An Absolute Must Read for everybody who wants to see where ITO/BPO and the Offshore movement is headed

BANGALORE, India: Outsourcing is breaking out of the back office. Until recently, the migration of service industry jobs from the West to places like India seemed to obey an unwritten law: Low-skill clerical and programming tasks would leave the developed economies, while high-end careers requiring graduate degrees and commanding six-figure salaries would stay behind.

While call centers and software houses closed in the West, often leaving their workers scrounging for employment, professionals in fields like aeronautical engineering, investment banking and drug research likely believed they had nothing to worry about.

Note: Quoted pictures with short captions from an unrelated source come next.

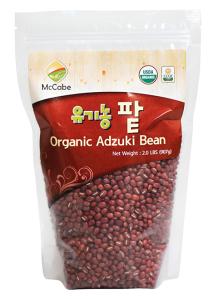 2lb-Bean-McCabe-Organic-adzuki-bean-유기농-팥-2lb-B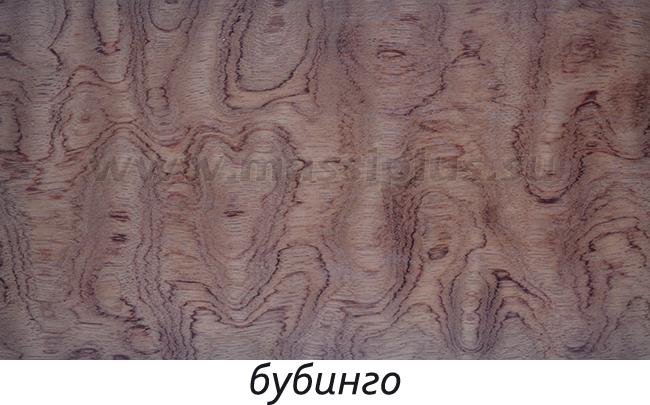 Древесина бубинга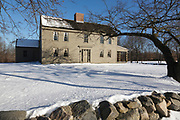 "Samuel Brooks House (circa 1692-1750) along the Battle Road Trail at Minute Man National Historical Park in Concord, Massachusetts during the winter months. The Samuel Brooks House is one of eleven houses within the park that was standing when the Battles of Lexington and Concord took place on April 19, 1775 (beginning of the American Revolutionary War). And because of this, the National Park Service refers to this house as a ""witness house""."
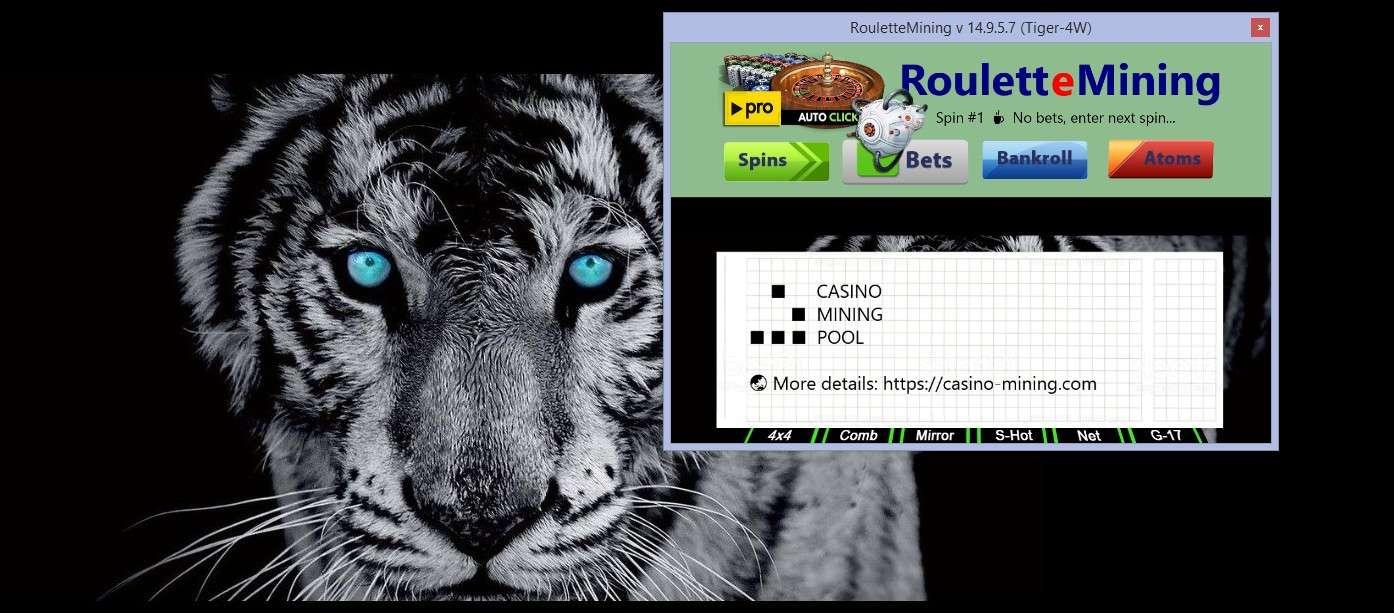 roulette-mining-tiger.jpg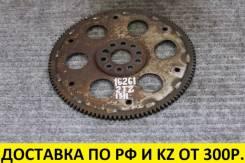 Контрактный маховик Toyota many# Оригинал T16261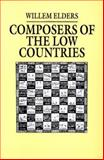Composers of the Low Countries 9780198161479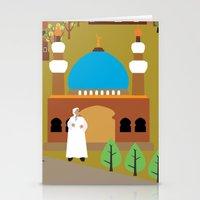 arab Stationery Cards featuring Peaceful Arab village In the desert by Design4u Studio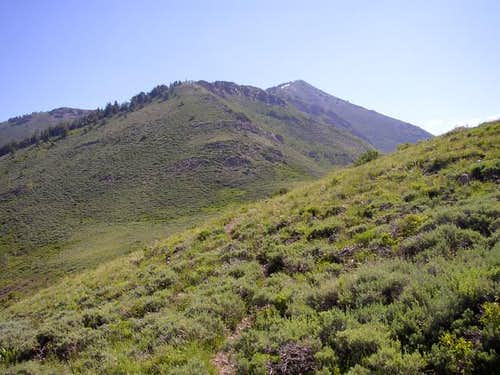 West ridge of Lewiston Peak...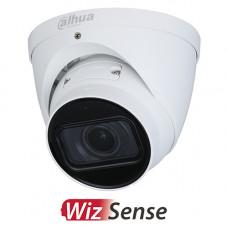 Dahua 2MP Starlight Wizsense Turret Camera | IPC-HDW3241TP-ZAS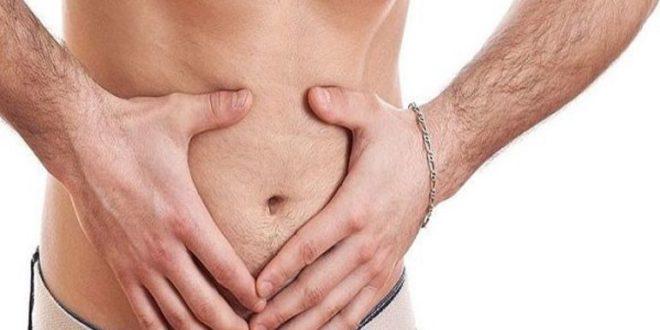 Микоплазма у мужчин - симптомы, лечение микоплазмы у мужчин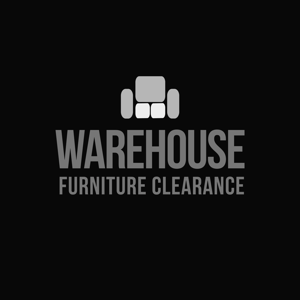 Warehouse Furniture Clearance On Vimeo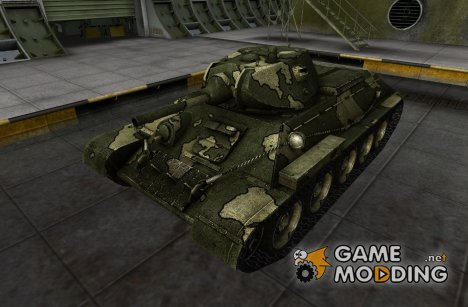 Шкурка для T-34 for World of Tanks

Quietly, but steadily, that is changing. High-skilled jobs in those very fields, which once epitomized the competitiveness of Western economies, are flowing to India. The pool of jobs once thought to be impossible to outsource is gradually evaporating.

Boeing and Airbus now employ hundreds of Indians on critical tasks, including the design of next-generation cockpits and systems to prevent airborne collisions. For about one-fifth the cost, investment banks like Morgan Stanley are hiring Indians to analyze U.S. stocks, a job that can pay $200,000 a year or more on Wall Street

Eli Lilly, the U.S. drug maker, recently handed over a promising molecule it discovered to an Indian company, Nicholas Piramal, which will be paid $500,000 to $1.5 million a year per scientist for at least two years of work readying the drug for commercial use.

And with multinationals employing tens of thousands of Indians, some are beginning to treat the country like a second headquarters, sending senior executives with global responsibilities to work from India.

Cisco Systems, a maker of communications equipment, has mandated that 20 percent of its top talent be in India within five years. The company recently moved one of its five highest-ranking executives, Wim Elfrink, to Bangalore as its chief globalization officer.

"There is no job that is done in Cisco that a guy in India can't do," said Samu Devarajan, a Cisco managing director in Bangalore. "If this theater becomes successful and grows the way we want it to grow, I see no reason why the CEO of Cisco couldn't sit in India."

Accenture, the global consulting giant, has its worldwide head of business-process outsourcing in Bangalore. By December, it will have more employees in India than in the United States.